▶ [Text segment]:
***

I cant seem to make up my mind for a small portable recording system. Should i get a MiniDisk player/recorder or an iRiver HD-120.

The iRiver is essentially a 20gig Hard drive with USB, optical/analog in and out, plus mic in. Apparently the optical in/out also double as 1/8" in/out plus a mic in. Cost is $320, an external mic is another $60. It will record directly to .wav or .mp3 format. I figure with 20gig i can get plenty of recording time in mp format. A big plus is the iRiver's ability to function as a portable hard drive, and also whatever i record i can just drag and drop to PC for cd burning.

The other option is Mini Disc. Cost of a unit on ebay is about $180, mic is another $60. The upside to this is its cheaper, plus i can just put in a new disc when i fill one up. Downside is transferring stuff to PC is a pain. You basically have to rerecord via the line in on your sound card and Cool Edit or something similar.

I would be using either unit to record classes at guitar camp, irish music sessions, as a musical scratch pad for my ideas, etc.




anton
 
Tough call. I know nothing of the iRiver HD-120, so I went over to their site. I think the minidisk has it over the HD-120 in size, though I couldn’t find the dimensions for the HD-120 on the site.

Sony is coming out with a new HD minidisk format that holds more than the current MD, and more importantly, transfers sound files as files. Depending on what you get, the price of the new HD-MD should be about (or less) than the iRiver HD-120. If size matters, the MiniDisk should win out. But go with the new ones, to avoid the transfer-to-computer problem.

(Also, you might ask this question on the forum at www.minidisc.org.)

Please let us know which way you decide, and how it works for you. I have a similar application, do most of my recording on a WalkMan D6 analog, even though I have a minidisc. My problem is the archive. I can make the recording. But moving the recordings to the computer in real time--I haven't done it yet, and it's not on my list of things to do, either…
 
You'd go for the upcoming hi-md.

The iHP-120 generates glitches in recordings from any source, so it wouldn't be a good recording machine. It aslo lacks manual volume-meters.

***

▶ [Directions for this task]: Write out the forum discussion about choosing a portable recorder again, word for word and in full. None of the rows are needed for this work.

***

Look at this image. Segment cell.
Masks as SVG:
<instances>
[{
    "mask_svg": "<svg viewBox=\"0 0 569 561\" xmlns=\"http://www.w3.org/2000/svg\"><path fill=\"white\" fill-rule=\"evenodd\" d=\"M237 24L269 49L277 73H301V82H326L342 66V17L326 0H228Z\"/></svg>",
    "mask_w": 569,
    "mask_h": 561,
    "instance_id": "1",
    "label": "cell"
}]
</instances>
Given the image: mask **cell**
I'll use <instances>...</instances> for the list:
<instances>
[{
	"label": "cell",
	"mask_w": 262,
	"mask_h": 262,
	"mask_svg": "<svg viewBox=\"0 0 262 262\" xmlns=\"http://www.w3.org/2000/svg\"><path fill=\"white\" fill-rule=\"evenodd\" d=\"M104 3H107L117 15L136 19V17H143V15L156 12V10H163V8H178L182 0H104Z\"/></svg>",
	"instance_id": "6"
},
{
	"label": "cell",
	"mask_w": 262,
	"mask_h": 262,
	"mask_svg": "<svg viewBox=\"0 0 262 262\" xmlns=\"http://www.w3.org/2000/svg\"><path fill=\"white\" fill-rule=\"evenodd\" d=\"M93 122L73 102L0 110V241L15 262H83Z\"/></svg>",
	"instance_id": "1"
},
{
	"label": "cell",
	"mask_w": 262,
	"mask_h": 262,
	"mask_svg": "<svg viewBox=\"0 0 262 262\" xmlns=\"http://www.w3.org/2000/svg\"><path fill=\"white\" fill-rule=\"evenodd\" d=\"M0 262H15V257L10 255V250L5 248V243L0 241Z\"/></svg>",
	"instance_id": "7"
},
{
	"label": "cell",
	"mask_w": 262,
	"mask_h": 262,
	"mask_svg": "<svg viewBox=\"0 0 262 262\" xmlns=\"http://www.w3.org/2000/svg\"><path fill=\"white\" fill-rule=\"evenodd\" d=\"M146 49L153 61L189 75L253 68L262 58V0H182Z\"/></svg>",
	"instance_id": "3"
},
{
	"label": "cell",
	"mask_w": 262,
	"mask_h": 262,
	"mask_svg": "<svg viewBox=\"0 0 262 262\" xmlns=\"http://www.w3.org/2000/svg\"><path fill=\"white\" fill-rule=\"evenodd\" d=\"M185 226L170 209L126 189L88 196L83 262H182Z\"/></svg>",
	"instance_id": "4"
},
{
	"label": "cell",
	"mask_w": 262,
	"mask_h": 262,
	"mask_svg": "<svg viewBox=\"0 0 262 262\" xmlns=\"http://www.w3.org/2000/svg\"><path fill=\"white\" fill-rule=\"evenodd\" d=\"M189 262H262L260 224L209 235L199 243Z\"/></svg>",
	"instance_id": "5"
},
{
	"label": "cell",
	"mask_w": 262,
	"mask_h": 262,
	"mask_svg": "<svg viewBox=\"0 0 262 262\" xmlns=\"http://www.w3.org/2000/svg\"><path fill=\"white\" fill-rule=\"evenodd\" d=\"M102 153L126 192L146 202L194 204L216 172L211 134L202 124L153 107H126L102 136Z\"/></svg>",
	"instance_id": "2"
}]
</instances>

***

▶ [Result of this exercise]:
I cant seem to make up my mind for a small portable recording system. Should i get a MiniDisk player/recorder or an iRiver HD-120.

The iRiver is essentially a 20gig Hard drive with USB, optical/analog in and out, plus mic in. Apparently the optical in/out also double as 1/8" in/out plus a mic in. Cost is $320, an external mic is another $60. It will record directly to .wav or .mp3 format. I figure with 20gig i can get plenty of recording time in mp format. A big plus is the iRiver's ability to function as a portable hard drive, and also whatever i record i can just drag and drop to PC for cd burning.

The other option is Mini Disc. Cost of a unit on ebay is about $180, mic is another $60. The upside to this is its cheaper, plus i can just put in a new disc when i fill one up. Downside is transferring stuff to PC is a pain. You basically have to rerecord via the line in on your sound card and Cool Edit or something similar.

I would be using either unit to record classes at guitar camp, irish music sessions, as a musical scratch pad for my ideas, etc.




anton
 
Tough call. I know nothing of the iRiver HD-120, so I went over to their site. I think the minidisk has it over the HD-120 in size, though I couldn’t find the dimensions for the HD-120 on the site.

Sony is coming out with a new HD minidisk format that holds more than the current MD, and more importantly, transfers sound files as files. Depending on what you get, the price of the new HD-MD should be about (or less) than the iRiver HD-120. If size matters, the MiniDisk should win out. But go with the new ones, to avoid the transfer-to-computer problem.

(Also, you might ask this question on the forum at www.minidisc.org.)

Please let us know which way you decide, and how it works for you. I have a similar application, do most of my recording on a WalkMan D6 analog, even though I have a minidisc. My problem is the archive. I can make the recording. But moving the recordings to the computer in real time--I haven't done it yet, and it's not on my list of things to do, either…
 
You'd go for the upcoming hi-md.

The iHP-120 generates glitches in recordings from any source, so it wouldn't be a good recording machine. It aslo lacks manual volume-meters.